By: Cody Smith, Emens & Wolper Law Firm
It’s likely you’ve heard of the Ohio Dormant Mineral Act. This statute provides a mechanism for surface owners to have severed mineral interests deemed abandoned after providing the severed mineral holders with notice of the opportunity to preserve their interests. Many surface owners went through this abandonment process in hopes of having the minerals vested back with the surface. One of the main issues being decided by Ohio courts is how much due diligence had to be done by the surface owners in their attempt to serve notice of the abandonment on the holders of the severed mineral interest.
In Gerrity v. Chervenak, 2019-Ohio-2687 (5th Dist.), the Court of Appeals for the Fifth District of Ohio (the “Fifth District”) affirmed a decision by the Common Pleas Court of Guernsey County, Ohio, holding that a surface owner attempting to utilize the 2006 version of the Ohio Dormant Mineral Act (“2006 DMA”), Ohio Revised Code § 5301.56, to declare a severed oil and gas mineral interest abandoned, need only exercise “reasonable diligence,” exclusive of online subscription services, when attempting to locate potential holders of the mineral interest to serve notice by certified mail.
This case involves property in Guernsey County which T.D. Farwell conveyed to Robert C. Shaefer in a 1961 Deed which contained a reservation of the oil and gas minerals to T.D. Farwell. In 1965, T.D. Farwell died, leaving the reserved oil and gas minerals to his daughter, Jane F. Richards, as evidenced by a recorded certificate of transfer.
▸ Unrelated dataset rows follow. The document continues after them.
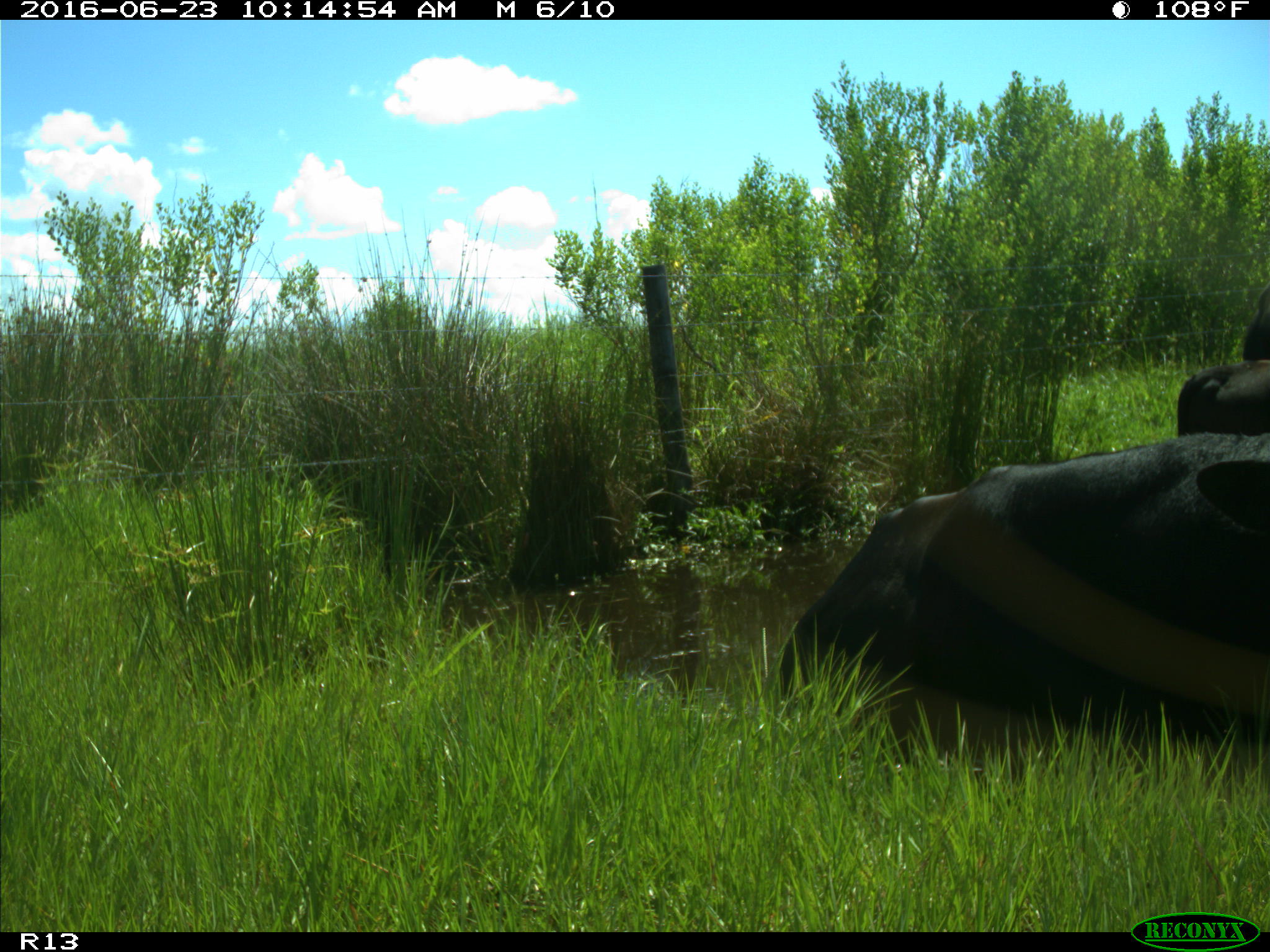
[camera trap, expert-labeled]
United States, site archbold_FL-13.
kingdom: Animalia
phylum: Chordata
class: Mammalia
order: Artiodactyla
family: Bovidae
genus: Bos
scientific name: Bos taurus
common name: domestic cow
At the time the certificate of transfer was recorded, Richards was a resident of Cuyahoga County, Ohio; but, when she died in 1997, she was a resident of Florida.
After successive conveyances, the surface of the property was conveyed to the Chervenaks in 1999. In 2012, the Chervenaks attempted to serve Richards by certified mail at her last known address in Cuyahoga County (the address listed in the certificate of transfer). The service was returned undeliverable. After searching the real estate and probate records in both Guernsey County and Cuyahoga County, the Chervenaks failed to find any other address for Richards. So, they attempted notice by publication in Guernsey County and when no holder responded, claimed ownership of the oil and gas minerals.
Under the 2006 DMA, before a severed mineral interest is deemed abandoned and vested in the surface owner of the land, the surface owner must attempt notice by certified mail “to each holder or holder’s successors or assignees, at the last known address of each” of the surface owner’s intent to declare the mineral rights abandoned. If the certified mail fails, the surface owner “shall publish notice . . . in a newspaper of general circulation . . . [where the land] is located.” Timothy D. Gerrity, the sole heir of Richards, filed a lawsuit against the Chervenaks claiming that they failed to establish abandonment of the oil and gas minerals because the 2006 DMA requires surface owners to undertake “reasonable diligence” to locate the current addresses of holders of severed oil and gas minerals interests, which includes utilizing online search services such as ancestry.com. The Fifth District disagreed and held that “reasonable diligence” does not necessarily require online searches. Given the factual circumstances in this case wherein the surface owners had searched the probate and real estate records in both Guernsey County and Cuyahoga County, the Fifth District held that no internet search was necessary – the actions taken by the surface owners were reasonable. Thus, the Chervenaks were permitted to perfect their notice under the 2006 DMA by publication.
The Gerrity decision appears to be the third Ohio appellate decision to address the extent of the search a surface owner must conduct to locate holders of a severed mineral interest to meet the notice requirements in the 2006 DMA. However, Gerrity is the first decision from the Fifth District which adopts a “reasonable diligence” standard and it is the first in Ohio appellate decision which squarely addresses whether or not an internet search is required under the “reasonable diligence” standard.